=== Bloc de texte ===
►
La Nature – … humaine ?

Par Le7cafe @le7cafe

Artavazd Péléchian avait-il bien raison de faire ce film ? Et surtout, en avait-il le droit ?

D'immenses et majestueux paysages montagneux, baignant dans un océan de nuages et recouverts d'une neige immaculée. Tandis que La Nature s'ouvre sur ces images grandioses, soulignées par la musique de Beethoven, on ne serait pas en mal de penser, au regard de ces premières minutes, que le dernier film d'Artavazd Péléchian serait un de ces documentaires clichés liant images épiques et orchestration classique selon une formule déjà éculée depuis le travail de Reggio et Fricke sur Koyaanisqatsi et ses suites. Mais ce n'est pas ce genre de film.

C'EST LA CATA

" Kyrie Eleison " chantent les chœurs de Beethoven durant ces quelques minutes d'introduction alpines. C'est à dire, en latin, " prends pitié " ; comme une prière à la Nature, si immense et puissante face à la petitesse et la faiblesse de l'Homme. Il va sans dire que La Nature est étayé de part en part par une révérence pieuse - presque craintive - aux éléments de notre planète. Et pour cause.

Dès l'instant où l'orchestre se tait retentissent de formidables explosions, réduisant en poussière les montagnes si paisibles de l'introduction, les faisant imploser de l'intérieur par, tu l'auras deviné, des éruptions volcaniques. Pendant l'heure qui va suivre, le documentaire se mue en un gigantesque film-catastrophe bien réel, où les forces naturelles redoublent d'effort pour se surpasser les unes les autres dans un chaos audiovisuel digne de n'importe quelle apocalypse de synthèse.

Chacun leur tour, éruptions volcaniques, tsunamis, tornades, ouragans, orages diluviens, éboulements, séismes et avalanches emplissent l'écran et amènent la plus extraordinaire des destructions dans leur sillage. Des vagues incommensurables engloutissent des villes entières, des nuées de cendre ou de neige dévalent les flancs de montagnes, et c'est l'humanité dans son ensemble qui se met à trembler - il va sans dire qu'aller voir La Nature au cinéma juste avant de partir visiter l'Aiguille du Midi à près de 4000 mètres d'altitude n'est pas la meilleure idée que j'aie eue. C'est aux volcans que Péléchian revient le plus souvent dans son film, ce qui n'étonnera personne puisque ce sont, après tout, les plus grandes forces terrestres ; fuites du cœur-même de notre planète déjà immortalisées récemment dans Fire of Love.

Ce qui fait de La Nature un film à part, outre son sujet apocalyptique, est surtout la démarche expérimentale de son réalisateur. Aucune des images n'a été spécifiquement tournée pour le documentaire ; toutes ont été glanées pendant de longues années de recherche, puisées dans divers fonds d'archives ou aperçues sur Internet, et on reconnaîtra par exemple aisément quelques plans qui ont fait le tour du monde lors du tsunami de 2011 au Japon. Cet amalgame de séquences amateures entraîne ainsi une diversité de formats, allant de la pellicule au numérique, de l'image très haute définition au fichier pixelisé, trahissant volontairement l'origine éparse des plans du film.
◄
=== Extraits de données de questions spatiales ===
►
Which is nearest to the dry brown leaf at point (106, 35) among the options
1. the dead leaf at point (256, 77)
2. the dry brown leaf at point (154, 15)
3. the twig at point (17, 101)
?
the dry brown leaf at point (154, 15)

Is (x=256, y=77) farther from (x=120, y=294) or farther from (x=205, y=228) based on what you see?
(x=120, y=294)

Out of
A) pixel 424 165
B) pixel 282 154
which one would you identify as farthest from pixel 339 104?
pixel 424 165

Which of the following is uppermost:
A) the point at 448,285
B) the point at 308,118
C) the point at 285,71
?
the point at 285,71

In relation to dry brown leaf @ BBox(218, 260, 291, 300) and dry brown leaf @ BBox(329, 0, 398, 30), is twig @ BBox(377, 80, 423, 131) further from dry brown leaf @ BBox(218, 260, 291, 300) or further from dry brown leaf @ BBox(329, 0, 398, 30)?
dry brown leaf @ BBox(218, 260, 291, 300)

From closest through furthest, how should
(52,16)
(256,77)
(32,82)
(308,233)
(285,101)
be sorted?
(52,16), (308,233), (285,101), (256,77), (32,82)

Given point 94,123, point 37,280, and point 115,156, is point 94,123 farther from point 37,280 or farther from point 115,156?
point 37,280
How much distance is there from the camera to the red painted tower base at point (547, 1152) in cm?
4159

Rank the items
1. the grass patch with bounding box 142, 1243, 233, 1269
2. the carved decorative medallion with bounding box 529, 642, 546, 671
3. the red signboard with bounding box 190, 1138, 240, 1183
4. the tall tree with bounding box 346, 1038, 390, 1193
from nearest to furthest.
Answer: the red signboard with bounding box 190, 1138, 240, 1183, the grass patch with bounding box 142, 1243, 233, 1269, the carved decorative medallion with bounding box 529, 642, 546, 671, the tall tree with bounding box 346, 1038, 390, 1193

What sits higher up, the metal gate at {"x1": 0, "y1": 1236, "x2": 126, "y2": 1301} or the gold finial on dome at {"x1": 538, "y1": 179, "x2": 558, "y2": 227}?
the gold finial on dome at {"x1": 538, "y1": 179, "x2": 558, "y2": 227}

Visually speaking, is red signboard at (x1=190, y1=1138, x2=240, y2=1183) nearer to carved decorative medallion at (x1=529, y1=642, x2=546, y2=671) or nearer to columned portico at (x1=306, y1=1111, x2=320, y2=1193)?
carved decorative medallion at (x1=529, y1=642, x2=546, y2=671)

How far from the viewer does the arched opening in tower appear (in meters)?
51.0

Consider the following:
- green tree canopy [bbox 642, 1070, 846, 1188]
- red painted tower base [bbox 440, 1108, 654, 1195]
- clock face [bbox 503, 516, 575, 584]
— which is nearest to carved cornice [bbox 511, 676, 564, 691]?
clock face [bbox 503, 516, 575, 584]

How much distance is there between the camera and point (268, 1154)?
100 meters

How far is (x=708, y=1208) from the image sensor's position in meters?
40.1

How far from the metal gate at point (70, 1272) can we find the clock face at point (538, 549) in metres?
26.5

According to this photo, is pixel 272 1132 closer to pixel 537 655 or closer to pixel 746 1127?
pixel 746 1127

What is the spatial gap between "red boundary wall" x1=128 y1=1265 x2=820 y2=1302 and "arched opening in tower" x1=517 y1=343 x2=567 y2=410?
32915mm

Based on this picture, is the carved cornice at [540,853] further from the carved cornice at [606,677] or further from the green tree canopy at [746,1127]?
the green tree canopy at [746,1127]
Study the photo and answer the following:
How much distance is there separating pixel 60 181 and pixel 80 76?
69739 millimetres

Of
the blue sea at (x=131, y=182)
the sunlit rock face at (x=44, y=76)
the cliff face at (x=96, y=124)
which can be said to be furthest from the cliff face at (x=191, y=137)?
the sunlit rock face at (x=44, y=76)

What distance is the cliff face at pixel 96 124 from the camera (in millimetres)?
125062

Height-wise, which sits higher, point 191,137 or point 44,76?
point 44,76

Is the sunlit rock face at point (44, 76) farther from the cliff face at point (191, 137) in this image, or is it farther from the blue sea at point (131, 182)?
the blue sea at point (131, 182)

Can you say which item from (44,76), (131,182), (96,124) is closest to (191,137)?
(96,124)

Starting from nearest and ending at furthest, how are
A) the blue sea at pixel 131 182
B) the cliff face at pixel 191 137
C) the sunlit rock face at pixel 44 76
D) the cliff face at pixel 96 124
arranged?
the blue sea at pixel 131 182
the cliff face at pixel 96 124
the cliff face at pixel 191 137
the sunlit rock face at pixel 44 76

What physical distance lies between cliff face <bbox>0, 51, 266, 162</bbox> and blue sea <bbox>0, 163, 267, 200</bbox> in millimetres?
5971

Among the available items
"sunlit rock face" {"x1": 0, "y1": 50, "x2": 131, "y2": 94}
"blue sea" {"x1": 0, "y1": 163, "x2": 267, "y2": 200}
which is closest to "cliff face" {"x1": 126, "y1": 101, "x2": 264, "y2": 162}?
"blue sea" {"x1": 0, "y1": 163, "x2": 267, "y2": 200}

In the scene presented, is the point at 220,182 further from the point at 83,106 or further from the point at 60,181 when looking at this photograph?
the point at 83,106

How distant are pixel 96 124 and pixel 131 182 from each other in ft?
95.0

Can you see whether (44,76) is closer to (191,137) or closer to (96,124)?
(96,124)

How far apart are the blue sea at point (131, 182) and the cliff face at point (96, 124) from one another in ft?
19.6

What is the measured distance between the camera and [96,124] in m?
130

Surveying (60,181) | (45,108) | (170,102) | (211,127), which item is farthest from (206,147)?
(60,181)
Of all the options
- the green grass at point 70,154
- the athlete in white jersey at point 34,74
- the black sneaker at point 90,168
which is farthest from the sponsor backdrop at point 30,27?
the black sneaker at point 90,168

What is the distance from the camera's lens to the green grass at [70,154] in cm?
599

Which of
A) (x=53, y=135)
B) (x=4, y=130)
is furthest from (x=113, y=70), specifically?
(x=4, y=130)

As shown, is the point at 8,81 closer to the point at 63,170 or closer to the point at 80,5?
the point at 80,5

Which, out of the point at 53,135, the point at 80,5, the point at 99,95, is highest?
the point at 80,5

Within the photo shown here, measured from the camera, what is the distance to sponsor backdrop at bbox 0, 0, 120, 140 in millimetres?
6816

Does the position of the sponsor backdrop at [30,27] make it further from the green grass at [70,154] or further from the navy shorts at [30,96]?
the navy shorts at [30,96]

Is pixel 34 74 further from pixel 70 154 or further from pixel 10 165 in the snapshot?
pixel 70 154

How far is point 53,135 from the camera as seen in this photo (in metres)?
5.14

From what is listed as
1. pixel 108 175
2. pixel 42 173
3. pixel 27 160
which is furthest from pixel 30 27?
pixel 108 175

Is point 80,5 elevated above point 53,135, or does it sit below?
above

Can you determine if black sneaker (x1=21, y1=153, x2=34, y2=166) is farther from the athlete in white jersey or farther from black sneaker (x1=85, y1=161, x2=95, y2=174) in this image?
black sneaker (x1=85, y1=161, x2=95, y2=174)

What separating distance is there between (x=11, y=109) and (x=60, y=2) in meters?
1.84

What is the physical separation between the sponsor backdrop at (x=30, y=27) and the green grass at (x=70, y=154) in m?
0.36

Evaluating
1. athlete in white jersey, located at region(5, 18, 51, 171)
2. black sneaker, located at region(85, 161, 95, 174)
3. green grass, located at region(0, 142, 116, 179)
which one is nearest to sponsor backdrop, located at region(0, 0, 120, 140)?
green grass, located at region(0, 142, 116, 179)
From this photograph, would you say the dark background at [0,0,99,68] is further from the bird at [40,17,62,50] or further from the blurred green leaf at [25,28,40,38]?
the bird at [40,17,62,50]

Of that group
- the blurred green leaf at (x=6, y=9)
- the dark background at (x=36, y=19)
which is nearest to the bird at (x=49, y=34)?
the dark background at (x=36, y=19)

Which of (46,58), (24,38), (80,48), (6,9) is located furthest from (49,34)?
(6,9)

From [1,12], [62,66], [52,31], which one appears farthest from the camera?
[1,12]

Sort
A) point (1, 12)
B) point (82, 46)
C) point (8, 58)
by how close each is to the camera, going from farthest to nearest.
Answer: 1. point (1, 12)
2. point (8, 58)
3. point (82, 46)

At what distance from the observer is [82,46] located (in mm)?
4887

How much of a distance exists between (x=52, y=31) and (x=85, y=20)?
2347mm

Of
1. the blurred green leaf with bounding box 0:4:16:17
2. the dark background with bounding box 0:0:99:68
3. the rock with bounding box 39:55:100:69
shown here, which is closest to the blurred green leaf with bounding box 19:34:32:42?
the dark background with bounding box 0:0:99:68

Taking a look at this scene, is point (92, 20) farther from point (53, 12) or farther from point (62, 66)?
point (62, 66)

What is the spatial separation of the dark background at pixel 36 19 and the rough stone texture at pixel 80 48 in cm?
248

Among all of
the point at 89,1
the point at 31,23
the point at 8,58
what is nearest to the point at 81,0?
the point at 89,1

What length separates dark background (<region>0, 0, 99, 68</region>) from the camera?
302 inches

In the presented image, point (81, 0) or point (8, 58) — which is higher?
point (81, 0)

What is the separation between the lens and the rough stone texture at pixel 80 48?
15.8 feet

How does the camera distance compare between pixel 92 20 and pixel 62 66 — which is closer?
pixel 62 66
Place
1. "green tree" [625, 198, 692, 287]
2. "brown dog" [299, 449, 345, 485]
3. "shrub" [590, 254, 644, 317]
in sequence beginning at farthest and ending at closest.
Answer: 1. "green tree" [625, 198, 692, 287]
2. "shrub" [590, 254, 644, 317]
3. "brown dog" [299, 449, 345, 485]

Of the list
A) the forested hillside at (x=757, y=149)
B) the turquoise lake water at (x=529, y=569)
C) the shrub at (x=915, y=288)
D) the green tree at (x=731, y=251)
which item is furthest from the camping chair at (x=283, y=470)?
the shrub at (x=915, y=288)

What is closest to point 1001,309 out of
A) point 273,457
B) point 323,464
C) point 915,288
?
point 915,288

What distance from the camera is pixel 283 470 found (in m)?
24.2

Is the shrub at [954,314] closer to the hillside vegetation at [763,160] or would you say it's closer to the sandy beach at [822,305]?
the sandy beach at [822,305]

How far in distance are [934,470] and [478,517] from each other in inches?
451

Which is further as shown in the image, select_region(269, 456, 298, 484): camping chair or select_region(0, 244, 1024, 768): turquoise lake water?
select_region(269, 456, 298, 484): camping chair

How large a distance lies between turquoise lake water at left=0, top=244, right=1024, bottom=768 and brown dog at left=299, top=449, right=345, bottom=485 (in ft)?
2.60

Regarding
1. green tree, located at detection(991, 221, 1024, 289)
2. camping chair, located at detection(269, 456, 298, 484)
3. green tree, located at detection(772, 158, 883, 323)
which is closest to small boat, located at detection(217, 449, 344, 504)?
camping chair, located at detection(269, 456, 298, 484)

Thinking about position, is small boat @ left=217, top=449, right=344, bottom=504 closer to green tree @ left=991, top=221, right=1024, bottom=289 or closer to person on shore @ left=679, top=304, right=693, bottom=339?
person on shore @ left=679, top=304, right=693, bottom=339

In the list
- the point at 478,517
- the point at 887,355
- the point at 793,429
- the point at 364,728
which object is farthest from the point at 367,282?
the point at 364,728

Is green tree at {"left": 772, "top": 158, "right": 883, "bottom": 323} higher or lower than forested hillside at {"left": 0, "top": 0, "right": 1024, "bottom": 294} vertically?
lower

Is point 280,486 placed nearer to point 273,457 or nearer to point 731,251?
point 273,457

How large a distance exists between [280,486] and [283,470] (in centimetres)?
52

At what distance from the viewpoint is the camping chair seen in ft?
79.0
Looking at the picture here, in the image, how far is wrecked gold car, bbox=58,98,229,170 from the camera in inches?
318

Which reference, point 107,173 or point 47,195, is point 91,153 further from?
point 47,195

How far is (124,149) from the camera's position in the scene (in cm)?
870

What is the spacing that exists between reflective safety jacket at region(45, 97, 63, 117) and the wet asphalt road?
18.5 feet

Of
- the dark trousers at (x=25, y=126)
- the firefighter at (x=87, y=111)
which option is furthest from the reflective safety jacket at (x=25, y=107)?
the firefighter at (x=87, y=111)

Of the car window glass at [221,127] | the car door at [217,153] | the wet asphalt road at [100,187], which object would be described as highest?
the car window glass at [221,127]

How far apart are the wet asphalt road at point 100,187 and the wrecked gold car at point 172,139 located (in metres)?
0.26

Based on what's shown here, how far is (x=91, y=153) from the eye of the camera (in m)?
◄
=== Exercice proposé A ===
Recopiez le passage de la critique de La Nature qui commence à « C'EST LA CATA » et se termine à « apocalypse de synthèse. ».
=== Exercice proposé B ===
D'après la critique de La Nature, d'où proviennent les images du film ?
=== Exercice proposé C ===
Résumez la critique de La Nature en deux phrases.

=== Réponse complète A ===
C'EST LA CATA

" Kyrie Eleison " chantent les chœurs de Beethoven durant ces quelques minutes d'introduction alpines. C'est à dire, en latin, " prends pitié " ; comme une prière à la Nature, si immense et puissante face à la petitesse et la faiblesse de l'Homme. Il va sans dire que La Nature est étayé de part en part par une révérence pieuse - presque craintive - aux éléments de notre planète. Et pour cause.

Dès l'instant où l'orchestre se tait retentissent de formidables explosions, réduisant en poussière les montagnes si paisibles de l'introduction, les faisant imploser de l'intérieur par, tu l'auras deviné, des éruptions volcaniques. Pendant l'heure qui va suivre, le documentaire se mue en un gigantesque film-catastrophe bien réel, où les forces naturelles redoublent d'effort pour se surpasser les unes les autres dans un chaos audiovisuel digne de n'importe quelle apocalypse de synthèse.

=== Réponse complète B ===
Aucune n'a été tournée pour le documentaire : elles ont été glanées pendant de longues années de recherche, puisées dans divers fonds d'archives ou aperçues sur Internet.

=== Réponse complète C ===
Le film d'Artavazd Péléchian s'ouvre sur des paysages montagneux accompagnés de la musique de Beethoven, puis se mue en un film-catastrophe bien réel où se succèdent éruptions volcaniques, tsunamis, tornades, séismes et avalanches. Il se distingue surtout par la démarche expérimentale de son réalisateur, car aucune image n'a été tournée pour lui et toutes proviennent d'archives ou d'Internet, d'où une diversité de formats.